Für Menschen in Alter und Krankheit da sein
Gelungene Auftaktveranstaltung des Netzwerks Seelsorge
Im Raum Rastatt gibt es ca. 20 stationäre Einrichtungen für Seniorinnen und Senioren. In vielen davon finden regelmäßig Gottesdienste statt und die Bewohnerinnen und Bewohner werden von kirchlich Mitarbeitenden besucht. Um diese Arbeit langfristig zu sichern, hat die evangelische Kirche das Netzwerk Seelsorge für den Kooperationsraum Rhein-Murg, also Rastatt und umliegende Gemeinden, ins Leben gerufen, das mit der Auftaktveranstaltung am 11. Februar um 16 Uhr in der Johannesgemeinde Rastatt seinen Dienst offiziell aufgenommen hat.
„In den großen organisatorischen Veränderungen, die die Kirchen gerade erleben, sollen die nicht vergessen werden, die ein Leben lang in Beziehung zu Glauben und Gottesdienst standen. Auf der Zielgerade des Lebens sind die Bedürfnisse nach Halt und Sicherheit besonders wichtig – gerade auch in spiritueller Hinsicht“, so Diakonin Christine Ettwein, die die Netzwerkarbeit koordiniert.
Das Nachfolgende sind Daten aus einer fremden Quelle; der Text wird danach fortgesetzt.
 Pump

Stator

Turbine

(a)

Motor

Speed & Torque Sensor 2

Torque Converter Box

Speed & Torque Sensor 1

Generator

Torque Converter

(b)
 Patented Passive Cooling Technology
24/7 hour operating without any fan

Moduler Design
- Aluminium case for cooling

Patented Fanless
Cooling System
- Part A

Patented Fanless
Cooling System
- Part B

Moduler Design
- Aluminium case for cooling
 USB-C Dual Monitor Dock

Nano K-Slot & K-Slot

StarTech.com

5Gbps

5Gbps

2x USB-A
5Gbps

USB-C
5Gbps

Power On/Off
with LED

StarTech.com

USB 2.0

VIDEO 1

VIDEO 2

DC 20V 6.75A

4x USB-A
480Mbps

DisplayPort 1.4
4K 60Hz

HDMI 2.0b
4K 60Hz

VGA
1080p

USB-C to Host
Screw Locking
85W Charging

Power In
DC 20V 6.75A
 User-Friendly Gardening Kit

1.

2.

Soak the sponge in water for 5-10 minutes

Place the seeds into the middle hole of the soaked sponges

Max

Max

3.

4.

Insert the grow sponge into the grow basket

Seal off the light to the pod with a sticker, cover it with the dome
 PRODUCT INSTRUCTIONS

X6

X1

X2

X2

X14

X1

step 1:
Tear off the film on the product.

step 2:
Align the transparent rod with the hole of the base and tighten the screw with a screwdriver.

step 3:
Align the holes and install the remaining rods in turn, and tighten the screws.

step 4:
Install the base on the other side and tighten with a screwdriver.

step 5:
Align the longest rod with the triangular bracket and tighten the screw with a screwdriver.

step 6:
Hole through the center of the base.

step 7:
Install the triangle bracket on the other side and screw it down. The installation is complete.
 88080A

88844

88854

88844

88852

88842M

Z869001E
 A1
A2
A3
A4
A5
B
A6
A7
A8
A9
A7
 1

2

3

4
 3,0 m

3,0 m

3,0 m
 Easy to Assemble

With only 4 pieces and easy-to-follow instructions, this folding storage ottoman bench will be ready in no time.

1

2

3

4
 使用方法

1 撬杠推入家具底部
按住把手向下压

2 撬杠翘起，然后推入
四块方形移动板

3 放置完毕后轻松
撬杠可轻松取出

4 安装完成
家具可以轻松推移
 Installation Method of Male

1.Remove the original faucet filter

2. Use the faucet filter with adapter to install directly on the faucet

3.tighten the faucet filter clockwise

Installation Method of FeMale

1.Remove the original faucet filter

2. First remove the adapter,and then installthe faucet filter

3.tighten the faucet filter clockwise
Mit der Auftaktveranstaltung, bei der sich 20 haupt- und ehrenamtlich Engagierte zusammengefunden haben, wurde das Netzwerk, das ökumenisch ausgerichtet ist, aus der Taufe gehoben. Dabei standen Begegnung, gegenseitiges Kennenlernen über Einrichtungsgrenzen hinweg und die Entwicklung der Netzwerkarbeit im Fokus.
Die Teilnehmerschaft bildete viele Vernetzungsaspekte bereits ab: neben dem Lions-Altenwohnstift aus Rastatt waren auch das Curatio-Seniorenzentrum Ötigheim und das Seniorendomizil Haus Rudolf in Durmersheim als stationäre Pioniere vertreten. Kirchlicherseits kamen haupt- und ehrenamtlich Mitarbeitende aus allen evangelischen Gemeinden zur Auftaktveranstaltung und auch der ökumenische Aspekt war durch Haupt- und Ehrenamt aus der katholischen Kirche vertreten. An der Schnittstelle zwischen ambulanter und stationärer Arbeit waren Besuchsdienste vertreten, neben den kirchlichen auch der des DRK Rastatt im Martha-Jäger-Haus und der aktivierende Hausbesuch des DRK sowie der Hospizdienst Rastatt, ein wichtiger Baustein in der Sorge um schwerkranke und sterbende Menschen zu Hause, aber auch in stationären Einrichtungen. Zwei Interessierte repräsentierten den großen Rahmen unserer Gesellschaft, in der sich das Netzwerk bewegt.
An vier Tischen kamen die Teilnehmenden zunächst zu den Fragestellungen „Welche Erfahrungen mit geistlichen Angeboten gibt es bisher“, „Unsere aktuellen Herausforderungen“, „Welche an geistlichen Angeboten brauchen wir“ und „Perspektiven: Erwartungen an das Netzwerk, die Kirche“ ins Gespräch. Nach einem ersten Überblick über die Netzwerk-Aktivitäten und einer regionalen Übersicht wurde im Feedback deutlich, dass dem Aspekt Begegnung die größte Bedeutung beigemessen wird, gefolgt von Fortbildung, Öffentlichkeitsarbeit und Informationsaustausch. Das Befreiungstheologie-Lied „Wenn eine:r alleine träumt“ rahmte das Treffen ein. In guter Stimmung und erwartungsfroh gingen die Teilnehmenden auseinander. „Das hat Potenzial“, war das Fazit einer Teilnehmerin.
In der Folge wird es monatliche Veranstaltungen geben, die an verschiedenen Orten im Kooperationsraum stattfinden. Die Termine sind auf der Homepage www.evangelisch-rhein-murg.de zu finden.